Paul -

I don't get this.  'no neighbor activate' does nothing more than
temporarily turn the neighbor off, why would it remove some config?  If I
wanted to remove the neighbor, I would do a 'no neighbor X' instead, right?

donald

On Thu, Sep 10, 2015 at 9:16 AM, Paul Jakma <[email protected]> wrote:

> On Fri, 24 Jul 2015, Vivek Venkatraman wrote:
>
> When a 'no neighbor activate' is done for a particular address-family,
>> address-family specific configuration is reset/removed for the peer. I'm
>> wondering if there is a real reason/need to do this. Is it because parts
>> of
>> the code may be processing against some of the AF-specific settings
>> without
>> checking if the AF is active for the peer?
>>
>
> I think it's just a sensible principle of cleaning stuff up when it's not
> being used.
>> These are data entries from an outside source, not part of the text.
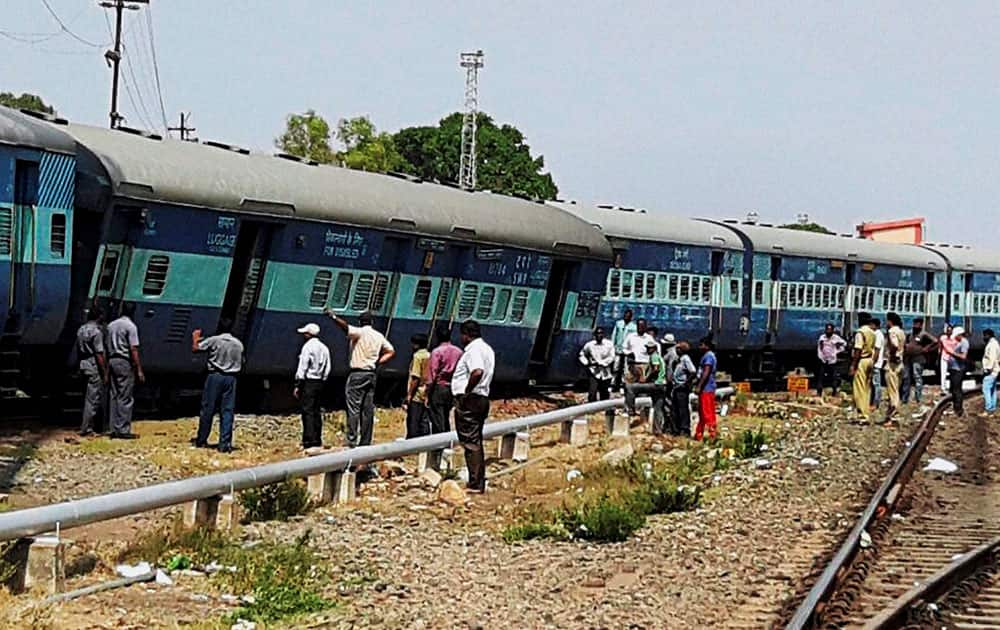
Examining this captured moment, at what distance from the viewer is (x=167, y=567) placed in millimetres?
10391

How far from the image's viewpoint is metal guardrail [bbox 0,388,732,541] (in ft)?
30.5

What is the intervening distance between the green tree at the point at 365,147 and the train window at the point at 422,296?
42.2 m

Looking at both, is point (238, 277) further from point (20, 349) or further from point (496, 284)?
point (496, 284)

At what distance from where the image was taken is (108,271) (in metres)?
17.6

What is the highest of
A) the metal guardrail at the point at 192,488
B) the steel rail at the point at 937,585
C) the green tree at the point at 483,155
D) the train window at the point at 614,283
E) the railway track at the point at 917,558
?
the green tree at the point at 483,155

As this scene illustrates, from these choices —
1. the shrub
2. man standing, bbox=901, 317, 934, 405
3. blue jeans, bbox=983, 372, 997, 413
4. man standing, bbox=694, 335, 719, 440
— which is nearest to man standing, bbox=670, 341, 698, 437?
man standing, bbox=694, 335, 719, 440

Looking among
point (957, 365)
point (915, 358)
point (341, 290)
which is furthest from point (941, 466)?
point (915, 358)

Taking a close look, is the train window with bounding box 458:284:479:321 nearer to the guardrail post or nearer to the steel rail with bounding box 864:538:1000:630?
the guardrail post

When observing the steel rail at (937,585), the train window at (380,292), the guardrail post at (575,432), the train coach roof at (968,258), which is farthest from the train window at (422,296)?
the train coach roof at (968,258)

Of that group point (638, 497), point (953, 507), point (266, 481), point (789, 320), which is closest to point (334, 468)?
point (266, 481)

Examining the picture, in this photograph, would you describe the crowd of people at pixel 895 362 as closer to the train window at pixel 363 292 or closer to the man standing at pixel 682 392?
the man standing at pixel 682 392

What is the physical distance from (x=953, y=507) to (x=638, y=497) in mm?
3360

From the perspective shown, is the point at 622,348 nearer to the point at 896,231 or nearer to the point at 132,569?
the point at 132,569

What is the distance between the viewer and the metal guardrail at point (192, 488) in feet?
30.5
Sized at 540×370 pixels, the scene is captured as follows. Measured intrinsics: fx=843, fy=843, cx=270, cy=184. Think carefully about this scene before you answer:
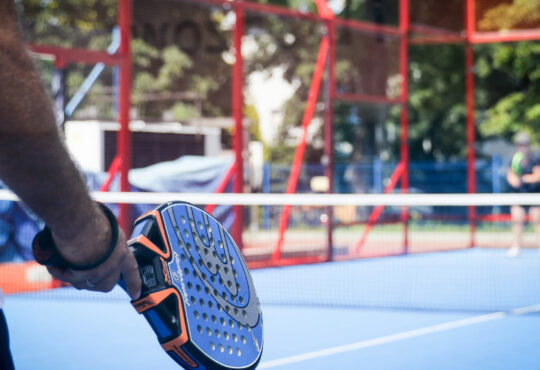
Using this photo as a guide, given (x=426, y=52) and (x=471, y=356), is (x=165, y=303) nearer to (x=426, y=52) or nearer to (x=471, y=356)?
(x=471, y=356)

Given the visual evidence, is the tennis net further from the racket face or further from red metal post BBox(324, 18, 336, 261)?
the racket face

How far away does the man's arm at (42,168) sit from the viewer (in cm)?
103

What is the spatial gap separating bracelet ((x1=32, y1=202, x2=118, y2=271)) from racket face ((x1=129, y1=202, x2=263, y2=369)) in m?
0.21

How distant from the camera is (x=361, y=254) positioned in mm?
11570

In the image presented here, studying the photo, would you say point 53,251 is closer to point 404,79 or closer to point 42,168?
point 42,168

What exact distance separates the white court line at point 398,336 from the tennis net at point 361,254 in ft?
0.81

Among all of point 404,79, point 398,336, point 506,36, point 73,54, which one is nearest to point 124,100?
point 73,54

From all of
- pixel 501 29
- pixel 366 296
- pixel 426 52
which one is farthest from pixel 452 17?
pixel 426 52

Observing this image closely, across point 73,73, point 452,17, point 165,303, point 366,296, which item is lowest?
point 366,296

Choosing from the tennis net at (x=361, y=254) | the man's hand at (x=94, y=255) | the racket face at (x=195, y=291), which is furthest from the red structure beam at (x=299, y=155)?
the man's hand at (x=94, y=255)

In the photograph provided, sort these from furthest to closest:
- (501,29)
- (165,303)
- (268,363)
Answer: (501,29) < (268,363) < (165,303)

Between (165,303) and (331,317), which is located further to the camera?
(331,317)

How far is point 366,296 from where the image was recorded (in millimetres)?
7699

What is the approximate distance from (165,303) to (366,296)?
6.36m
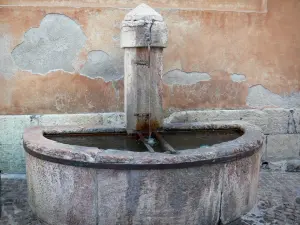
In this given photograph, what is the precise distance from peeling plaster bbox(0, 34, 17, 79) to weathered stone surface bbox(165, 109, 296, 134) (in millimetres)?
2002

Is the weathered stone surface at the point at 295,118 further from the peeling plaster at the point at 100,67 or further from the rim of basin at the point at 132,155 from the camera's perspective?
the peeling plaster at the point at 100,67

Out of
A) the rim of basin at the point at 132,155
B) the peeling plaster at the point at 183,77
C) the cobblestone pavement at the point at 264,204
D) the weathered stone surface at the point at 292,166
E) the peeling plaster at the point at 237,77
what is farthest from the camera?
the weathered stone surface at the point at 292,166

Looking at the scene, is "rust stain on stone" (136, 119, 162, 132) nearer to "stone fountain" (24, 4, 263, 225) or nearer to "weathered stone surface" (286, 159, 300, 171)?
"stone fountain" (24, 4, 263, 225)

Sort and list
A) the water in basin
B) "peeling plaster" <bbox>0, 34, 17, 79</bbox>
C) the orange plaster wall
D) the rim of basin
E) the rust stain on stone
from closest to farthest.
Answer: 1. the rim of basin
2. the water in basin
3. the rust stain on stone
4. "peeling plaster" <bbox>0, 34, 17, 79</bbox>
5. the orange plaster wall

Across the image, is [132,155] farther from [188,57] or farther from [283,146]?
[283,146]

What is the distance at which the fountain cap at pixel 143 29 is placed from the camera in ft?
11.6

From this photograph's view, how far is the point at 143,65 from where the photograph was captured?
12.1 feet

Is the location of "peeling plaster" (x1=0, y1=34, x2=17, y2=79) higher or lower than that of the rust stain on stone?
higher

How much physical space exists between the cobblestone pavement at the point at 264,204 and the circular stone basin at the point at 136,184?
25 cm

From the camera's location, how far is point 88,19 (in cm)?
439

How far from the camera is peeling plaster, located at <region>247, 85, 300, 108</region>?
489cm

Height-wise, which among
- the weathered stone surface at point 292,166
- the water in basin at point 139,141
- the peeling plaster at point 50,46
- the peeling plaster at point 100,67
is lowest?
the weathered stone surface at point 292,166

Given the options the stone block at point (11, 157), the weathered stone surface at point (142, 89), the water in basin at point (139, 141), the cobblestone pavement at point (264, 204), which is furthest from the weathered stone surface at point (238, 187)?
the stone block at point (11, 157)

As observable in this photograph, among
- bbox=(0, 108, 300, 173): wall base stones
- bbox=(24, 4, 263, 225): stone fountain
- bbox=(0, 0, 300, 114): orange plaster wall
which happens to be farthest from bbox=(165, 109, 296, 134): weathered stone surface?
bbox=(24, 4, 263, 225): stone fountain
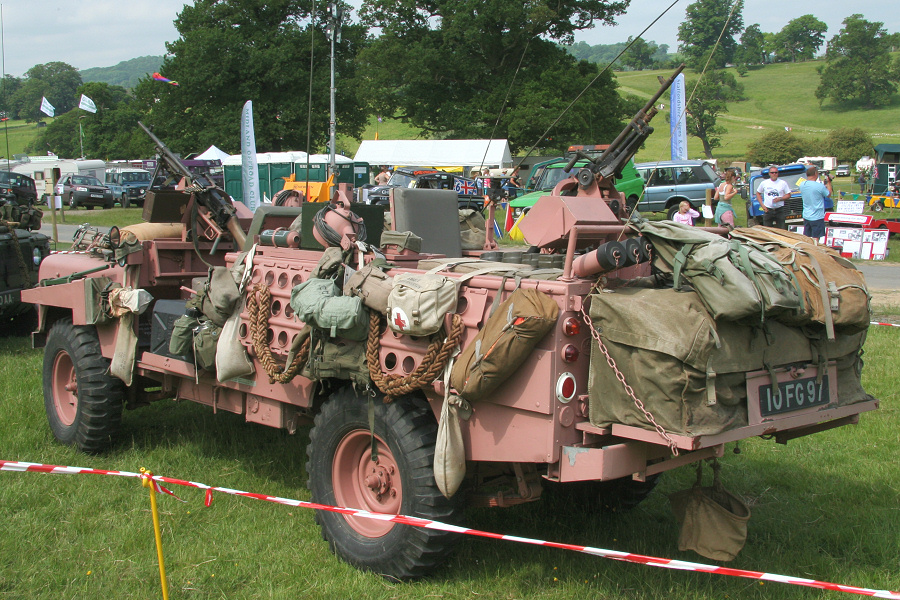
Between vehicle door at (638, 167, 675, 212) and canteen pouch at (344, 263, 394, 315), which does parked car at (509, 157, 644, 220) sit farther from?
canteen pouch at (344, 263, 394, 315)

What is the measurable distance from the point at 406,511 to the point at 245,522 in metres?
1.35

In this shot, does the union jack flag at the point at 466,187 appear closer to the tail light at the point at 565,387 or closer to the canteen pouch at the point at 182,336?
the canteen pouch at the point at 182,336

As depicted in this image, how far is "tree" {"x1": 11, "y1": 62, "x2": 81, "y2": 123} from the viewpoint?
10669 cm

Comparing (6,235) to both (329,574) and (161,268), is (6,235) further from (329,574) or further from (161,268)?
(329,574)

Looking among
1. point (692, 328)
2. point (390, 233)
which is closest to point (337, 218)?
point (390, 233)

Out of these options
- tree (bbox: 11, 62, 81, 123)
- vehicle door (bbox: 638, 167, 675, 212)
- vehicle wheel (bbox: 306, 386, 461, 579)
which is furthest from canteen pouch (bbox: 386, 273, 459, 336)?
tree (bbox: 11, 62, 81, 123)

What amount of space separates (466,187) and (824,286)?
2482 cm

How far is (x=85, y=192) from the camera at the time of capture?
34812 mm

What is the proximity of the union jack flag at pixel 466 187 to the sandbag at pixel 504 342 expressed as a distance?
23480 millimetres

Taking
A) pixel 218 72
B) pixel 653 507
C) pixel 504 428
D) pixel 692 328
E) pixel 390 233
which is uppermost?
pixel 218 72

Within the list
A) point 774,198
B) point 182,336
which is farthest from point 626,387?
point 774,198

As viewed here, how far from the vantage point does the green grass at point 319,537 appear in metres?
4.02

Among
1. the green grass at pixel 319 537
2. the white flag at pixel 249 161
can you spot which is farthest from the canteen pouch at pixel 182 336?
the white flag at pixel 249 161

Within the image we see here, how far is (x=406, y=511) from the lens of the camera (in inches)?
155
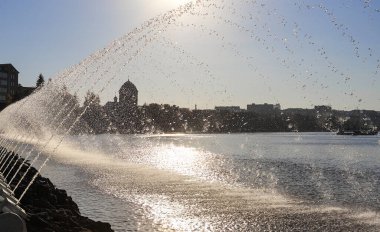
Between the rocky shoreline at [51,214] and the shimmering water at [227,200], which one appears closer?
the rocky shoreline at [51,214]

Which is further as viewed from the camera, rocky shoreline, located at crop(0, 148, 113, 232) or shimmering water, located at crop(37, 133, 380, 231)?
shimmering water, located at crop(37, 133, 380, 231)

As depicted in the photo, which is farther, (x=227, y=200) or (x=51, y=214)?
(x=227, y=200)

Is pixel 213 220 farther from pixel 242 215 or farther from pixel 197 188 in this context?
pixel 197 188

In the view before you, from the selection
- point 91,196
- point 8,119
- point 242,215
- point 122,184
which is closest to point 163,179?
point 122,184

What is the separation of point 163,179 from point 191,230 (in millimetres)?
21346

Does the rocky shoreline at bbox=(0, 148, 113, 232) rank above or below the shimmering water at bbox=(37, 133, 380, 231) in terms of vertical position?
above

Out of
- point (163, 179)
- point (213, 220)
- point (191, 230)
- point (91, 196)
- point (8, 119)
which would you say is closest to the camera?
point (191, 230)

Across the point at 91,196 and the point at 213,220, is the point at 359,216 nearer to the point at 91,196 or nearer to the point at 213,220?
the point at 213,220

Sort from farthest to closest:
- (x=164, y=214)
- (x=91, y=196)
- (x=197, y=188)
→ (x=197, y=188) < (x=91, y=196) < (x=164, y=214)

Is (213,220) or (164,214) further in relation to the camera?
(164,214)

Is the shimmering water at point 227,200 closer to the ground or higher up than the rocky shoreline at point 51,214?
closer to the ground

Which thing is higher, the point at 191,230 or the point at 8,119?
the point at 8,119

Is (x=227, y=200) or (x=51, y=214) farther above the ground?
(x=51, y=214)

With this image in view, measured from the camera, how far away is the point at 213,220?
23562 mm
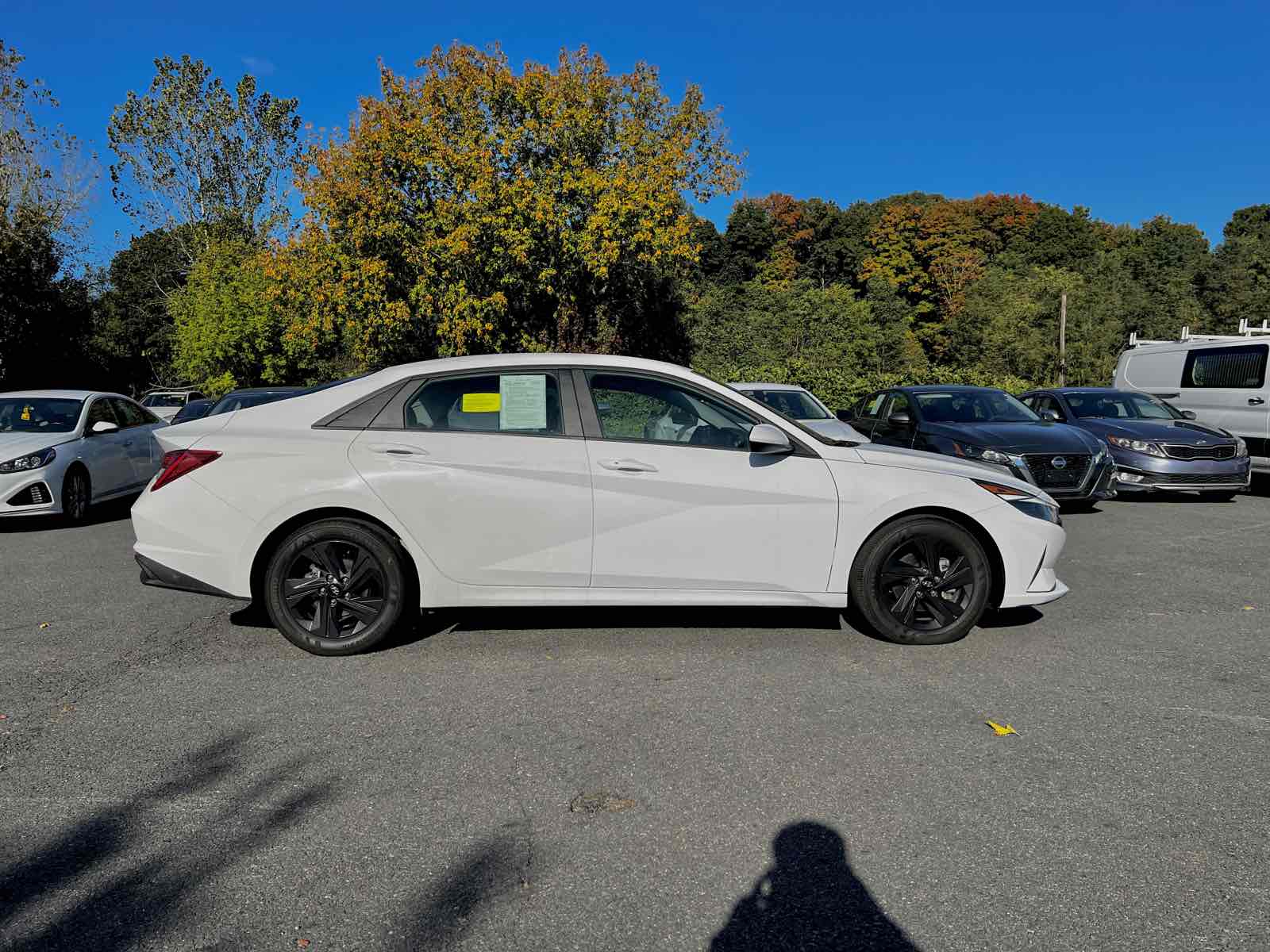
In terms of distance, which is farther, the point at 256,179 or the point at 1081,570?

If it wasn't, then any 'neighbour ... activate' would depend on
> state since startup, which might also be surprising.
>
> I guess you could add an option to the no neighbour ... activate command
> to leave the config.
>
> regards,
> --
> Paul Jakma      [email protected]  @pjakma Key ID: 64A2FF6A
> Fortune:
> You have the capacity to learn from mistakes.  You'll learn a lot today.